2021 : une mauvaise cuvée pour les salariés

Dans le cadre des travaux de son Observatoire annuel de la rémunération, LHH a mené une enquête auprès de plus de cent cinquante grandes et moyennes entreprises employant plus de 900 000 salariés dans tous les secteurs. Parmi celles qui ont augmenté leur budget NAO affecté à 2021, 55 % d’entre elles ralentissent leur effort par rapport à 2020 notamment dans l’agroalimentaire constate LHH dans son enquête. À l’inverse, seulement 20 % des firmes sondées renforcent leur budget NAO notamment celles fabriquant des biens destinés aux professionnels. Un choix qui révèle la nécessité pour les industriels opérant dans le B to B de retenir des talents devenus rares.
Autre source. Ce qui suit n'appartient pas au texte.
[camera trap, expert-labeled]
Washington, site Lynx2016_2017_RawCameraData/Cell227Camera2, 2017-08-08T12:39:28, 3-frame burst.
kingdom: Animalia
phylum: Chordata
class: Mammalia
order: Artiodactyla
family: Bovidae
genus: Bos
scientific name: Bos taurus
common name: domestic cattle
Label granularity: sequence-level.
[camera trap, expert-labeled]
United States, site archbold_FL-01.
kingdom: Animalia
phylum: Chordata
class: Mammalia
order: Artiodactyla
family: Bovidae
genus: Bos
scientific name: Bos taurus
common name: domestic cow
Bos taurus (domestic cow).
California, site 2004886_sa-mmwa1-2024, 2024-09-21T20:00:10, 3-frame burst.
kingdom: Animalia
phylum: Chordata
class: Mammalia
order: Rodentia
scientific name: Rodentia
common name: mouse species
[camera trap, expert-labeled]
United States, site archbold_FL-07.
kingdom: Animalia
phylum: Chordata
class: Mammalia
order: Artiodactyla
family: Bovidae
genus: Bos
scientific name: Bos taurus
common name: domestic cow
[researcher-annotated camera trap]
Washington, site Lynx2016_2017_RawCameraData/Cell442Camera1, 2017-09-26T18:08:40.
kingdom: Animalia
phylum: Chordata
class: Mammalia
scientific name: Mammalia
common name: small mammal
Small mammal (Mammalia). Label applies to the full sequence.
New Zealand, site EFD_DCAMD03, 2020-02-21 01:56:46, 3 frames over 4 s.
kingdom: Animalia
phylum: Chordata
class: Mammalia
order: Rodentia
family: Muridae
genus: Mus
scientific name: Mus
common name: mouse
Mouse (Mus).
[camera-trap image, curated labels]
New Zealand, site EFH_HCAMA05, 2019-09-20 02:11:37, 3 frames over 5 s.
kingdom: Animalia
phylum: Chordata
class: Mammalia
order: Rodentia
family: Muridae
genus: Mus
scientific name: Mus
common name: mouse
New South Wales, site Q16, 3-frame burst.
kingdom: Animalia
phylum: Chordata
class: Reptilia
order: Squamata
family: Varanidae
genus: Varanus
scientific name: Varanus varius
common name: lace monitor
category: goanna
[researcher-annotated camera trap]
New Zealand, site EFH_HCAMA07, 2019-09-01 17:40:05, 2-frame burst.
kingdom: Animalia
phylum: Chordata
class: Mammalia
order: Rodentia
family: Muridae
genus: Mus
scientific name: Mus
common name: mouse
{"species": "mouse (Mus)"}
Comment ces budgets NAO sont-ils distribués ? En privilégiant les augmentations individuelles (+ 1 % pour les employés, ouvriers et techniciens agents de maîtrise et jusqu’à + 1,3 % pour les cadres) au détriment des augmentations générales (de 0,5 % pour les cadres jusqu’à 0,9 % pour les employés et ouvriers). Selon LHH, cette prédominance s’explique en partie « par la prime de pouvoir d’achat qui peut prendre le pas sur les augmentations générales et le besoin d’une reconnaissance plus ciblée compte tenu notamment des faibles budgets alloués ».